Exercise set:
**A)** Rewrite the part of the passage on Nazarite dance dress that opens with the words containing "Although this warning" and closes with "off with handling.", replacing "goatskin" with "calfskin".
**B)** List every non-English term that the passage on Nazarite dance dress uses for an item of dress or beadwork.

Excerpt provided:

# # #

Although this warning seems to have had the desired effect, so that today a skirt of hide is mandatory, increasingly it is, after all, a new form of isidwaba that has become the widely preferred norm: well-cured goatskin, formally disallowed but popular because it is lightweight and soft and has a fine nap with a blacking that does not come off with handling.

Male elders had cause for concern again when unmarried women began unendorsed modifications of the prophetically ordained uniform: During the 1960s, influenced by dress trends in wider society, they began taking their knee-length black isidwaba up almost to mid-thigh. Photographs from the period (23) show that while some skirts remain just above the knee, others indeed go up that high. The orders issued by the leadership putting an end to this were part of the "Revived Law" initiative of (probably) the 1960s:
   Certain women are not dressing in a
   respectable manner. We beg them to
   come under the discipline of God,
   because their manner of dressing is
   not pleasing. Wearing short dresses
   insults the believer shamelessly. We
   are asking them to go back to the
   rule of God in their dressing. All
   these things have been written
   down, and we ask you to adhere to
   them (Papini and Hexham 2002:141,
   paras. 111-12).


I have heard, however, that relapses to the mini black isidwaba began again in the mid-1980s, and observed that they go on, as one vexed evangelist put it, "up till today" (Fig. 23, contrast Fig. 25).

[FIGURES 23 & 25 OMITTED]

Unquestionably this issue--a generation beginning to slip from its parents' hold and "following the world"--lies behind the appearance of an entirely new and standardized item of maiden beadwork in approximately the early to middle years of Galilee's four decades: a large bead fabric panel called by the girls inembe, worn over the abdomen between the waist and hip belts (Figs. 23-25) and made triple or quadruple the size of the traditional isigege (which is most often a panel of bead fabric, but sometimes just a clump of beads). Of course, this expansive modification may well have been in some degree women's own natural development of their beadworking tradition. In affording the Church's specialist beadworkers their largest canvas yet, it certainly has served to showcase their protean artistry: With the availability of new bead types, recent fashions have evolved striking rhythmic intricacy. (24)

[FIGURE 24 OMITTED]

The significant Nazarite dance uniform development since the 1970s, then, has been loin-cover expansion for men and girls, as an aspect of Galilee's "middle way between civilizational oppositions." This was probably best expressed by the maiden torso remaining unclothed while the apron expanded, and rules on the skirt being invented and policed. By actively marking off sacred dance dress from popular rural gala attires, tradition is transformed, re-formed, and reinvented, even as the move to tradition is made.

# # #

Records supplied:

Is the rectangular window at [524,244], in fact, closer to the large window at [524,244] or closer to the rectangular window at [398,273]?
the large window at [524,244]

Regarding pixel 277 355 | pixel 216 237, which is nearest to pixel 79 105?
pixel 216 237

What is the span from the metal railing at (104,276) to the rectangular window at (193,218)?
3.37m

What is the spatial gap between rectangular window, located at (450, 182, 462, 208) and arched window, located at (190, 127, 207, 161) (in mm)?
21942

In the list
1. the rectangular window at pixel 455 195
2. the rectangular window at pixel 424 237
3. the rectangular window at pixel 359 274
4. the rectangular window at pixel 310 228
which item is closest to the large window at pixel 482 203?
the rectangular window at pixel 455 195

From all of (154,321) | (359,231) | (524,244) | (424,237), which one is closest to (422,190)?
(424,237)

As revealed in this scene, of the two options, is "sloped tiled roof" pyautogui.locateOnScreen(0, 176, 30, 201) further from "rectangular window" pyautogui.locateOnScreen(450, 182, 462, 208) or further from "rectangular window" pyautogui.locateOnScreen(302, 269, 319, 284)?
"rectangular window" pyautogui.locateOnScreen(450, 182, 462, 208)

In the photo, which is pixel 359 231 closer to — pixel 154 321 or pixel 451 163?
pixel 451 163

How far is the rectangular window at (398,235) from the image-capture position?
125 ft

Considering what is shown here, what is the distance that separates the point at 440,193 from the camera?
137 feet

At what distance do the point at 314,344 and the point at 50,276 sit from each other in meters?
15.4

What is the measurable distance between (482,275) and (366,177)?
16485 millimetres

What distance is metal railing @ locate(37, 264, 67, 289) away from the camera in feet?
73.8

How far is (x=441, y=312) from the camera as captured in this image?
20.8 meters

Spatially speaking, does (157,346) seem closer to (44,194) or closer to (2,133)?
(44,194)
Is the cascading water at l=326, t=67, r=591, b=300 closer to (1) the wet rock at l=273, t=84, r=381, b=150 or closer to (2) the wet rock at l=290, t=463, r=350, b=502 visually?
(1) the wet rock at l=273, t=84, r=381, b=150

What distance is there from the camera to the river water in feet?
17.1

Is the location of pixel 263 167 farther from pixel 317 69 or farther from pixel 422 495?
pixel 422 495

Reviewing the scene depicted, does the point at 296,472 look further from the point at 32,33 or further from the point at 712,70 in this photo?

# # #

Answers for the exercise:
**A)**
Although this warning seems to have had the desired effect, so that today a skirt of hide is mandatory, increasingly it is, after all, a new form of isidwaba that has become the widely preferred norm: well-cured calfskin, formally disallowed but popular because it is lightweight and soft and has a fine nap with a blacking that does not come off with handling.

**B)** isidwaba, inembe, isigege